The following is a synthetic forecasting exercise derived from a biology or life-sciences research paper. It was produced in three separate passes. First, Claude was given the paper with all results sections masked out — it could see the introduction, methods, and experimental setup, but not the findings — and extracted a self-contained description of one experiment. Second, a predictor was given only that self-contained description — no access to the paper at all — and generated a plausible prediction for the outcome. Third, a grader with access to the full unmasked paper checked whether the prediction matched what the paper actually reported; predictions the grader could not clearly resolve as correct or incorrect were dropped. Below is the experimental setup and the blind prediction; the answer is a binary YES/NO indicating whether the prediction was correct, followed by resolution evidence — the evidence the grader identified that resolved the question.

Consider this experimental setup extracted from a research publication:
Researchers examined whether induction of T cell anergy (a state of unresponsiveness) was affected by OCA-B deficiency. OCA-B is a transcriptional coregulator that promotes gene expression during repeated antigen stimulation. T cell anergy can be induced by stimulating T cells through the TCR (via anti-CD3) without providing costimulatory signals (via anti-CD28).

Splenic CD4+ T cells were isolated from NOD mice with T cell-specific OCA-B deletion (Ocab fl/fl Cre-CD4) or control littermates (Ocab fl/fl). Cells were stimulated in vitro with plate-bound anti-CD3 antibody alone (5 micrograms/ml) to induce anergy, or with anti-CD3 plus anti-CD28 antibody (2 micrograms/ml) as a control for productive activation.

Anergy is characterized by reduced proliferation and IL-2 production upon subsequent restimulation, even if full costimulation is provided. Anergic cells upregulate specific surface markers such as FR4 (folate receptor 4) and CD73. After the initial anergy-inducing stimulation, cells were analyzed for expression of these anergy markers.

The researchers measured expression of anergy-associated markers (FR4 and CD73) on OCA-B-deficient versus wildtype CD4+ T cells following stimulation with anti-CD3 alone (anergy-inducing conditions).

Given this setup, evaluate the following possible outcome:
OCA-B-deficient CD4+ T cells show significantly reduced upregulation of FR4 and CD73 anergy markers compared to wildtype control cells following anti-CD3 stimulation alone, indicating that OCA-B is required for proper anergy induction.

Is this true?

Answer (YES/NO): NO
--*--
Description of the task: Among the records, find each line where the word "this" occurs, and copy it.

Exercise response:
Consider this experimental setup extracted from a research publication:
Given this setup, evaluate the following possible outcome:
Is this true?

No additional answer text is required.